Over the course of the following months, the case escalated. In response to the SEC’s accusations, Binance’s legal team argued that cryptocurrency tokens are not inherently “securities” and thus should not be subject to traditional securities laws unless they meet specific criteria established by the SEC. In a landmark statement, Binance’s defense argued that secondary market transactions — or resales of tokens on the open market, far removed from their initial distribution by the developers — do not qualify as securities transactions.

In September 2023, the SEC amended its complaint, adding several new tokens, including Axie Infinity Shards (AXS), Filecoin (FIL), Cosmos (ATOM), The Sandbox (SAND), and Decentraland (MANA), to the list of tokens it claimed were unregistered securities. Binance’s legal team pushed back, arguing that these amendments failed to address the fundamental issues raised in the initial case. They contended that the SEC was overreaching by categorizing these assets as securities without offering a clear legal standard for their classification.

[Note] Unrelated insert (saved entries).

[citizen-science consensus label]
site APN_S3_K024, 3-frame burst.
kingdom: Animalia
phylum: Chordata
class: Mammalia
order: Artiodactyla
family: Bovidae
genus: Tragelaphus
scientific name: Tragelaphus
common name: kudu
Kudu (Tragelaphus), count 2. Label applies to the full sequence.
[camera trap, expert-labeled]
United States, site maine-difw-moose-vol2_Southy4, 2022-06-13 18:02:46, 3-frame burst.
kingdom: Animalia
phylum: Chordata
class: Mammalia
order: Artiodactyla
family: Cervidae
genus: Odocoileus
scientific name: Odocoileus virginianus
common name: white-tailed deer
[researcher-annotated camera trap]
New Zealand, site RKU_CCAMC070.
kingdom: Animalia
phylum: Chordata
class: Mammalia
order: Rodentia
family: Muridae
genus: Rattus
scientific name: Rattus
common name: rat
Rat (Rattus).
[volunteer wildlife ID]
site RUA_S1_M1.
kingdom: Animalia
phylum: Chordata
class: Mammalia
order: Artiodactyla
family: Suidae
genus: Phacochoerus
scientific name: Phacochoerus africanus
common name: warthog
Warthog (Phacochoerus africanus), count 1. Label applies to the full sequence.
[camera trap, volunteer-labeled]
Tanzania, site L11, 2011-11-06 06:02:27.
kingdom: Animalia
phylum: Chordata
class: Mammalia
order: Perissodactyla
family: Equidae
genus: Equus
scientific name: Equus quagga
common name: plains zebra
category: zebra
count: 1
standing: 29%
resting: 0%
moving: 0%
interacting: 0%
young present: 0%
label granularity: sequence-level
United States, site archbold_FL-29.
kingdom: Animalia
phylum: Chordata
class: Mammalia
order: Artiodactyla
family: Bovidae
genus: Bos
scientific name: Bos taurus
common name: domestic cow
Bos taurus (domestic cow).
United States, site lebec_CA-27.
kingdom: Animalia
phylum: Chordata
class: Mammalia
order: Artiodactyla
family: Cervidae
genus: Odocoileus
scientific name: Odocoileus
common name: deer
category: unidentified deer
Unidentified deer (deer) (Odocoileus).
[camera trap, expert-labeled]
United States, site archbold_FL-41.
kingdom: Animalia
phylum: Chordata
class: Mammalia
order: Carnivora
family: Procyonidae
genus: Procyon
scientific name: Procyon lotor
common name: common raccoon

Binance’s Recent Motion: A Pushback on “Blind Transactions” and Legal Definitions

In its November 4 motion, Binance’s legal team reiterated its stance that the SEC’s approach is legally flawed. The defense emphasized that the court had previously acknowledged that crypto assets are not automatically securities. For a transaction to qualify as a securities transaction, Binance argued, it must be proven that the buyer knowingly participated in an investment contract as defined under securities law. Binance contends that the SEC is trying to label “blind” secondary transactions — where buyers are unaware of the seller’s identity — as securities transactions, solely on the grounds that some buyers might expect the tokens’ value to increase.

The legal team accused the SEC of “arbitrarily choosing winners and losers” in the crypto space by failing to define clear guidelines on what constitutes a security. Binance’s defense urged the court to dismiss the amended complaint “with prejudice” — a legal term meaning that the case would be closed permanently, preventing the SEC from filing additional amendments.

The next phase of the case will hinge on how the court interprets the SEC’s stance on crypto regulation. The court’s ultimate decision may influence the treatment of secondary transactions in the crypto market, potentially setting a significant precedent in the ongoing debate over crypto asset regulation in the United States.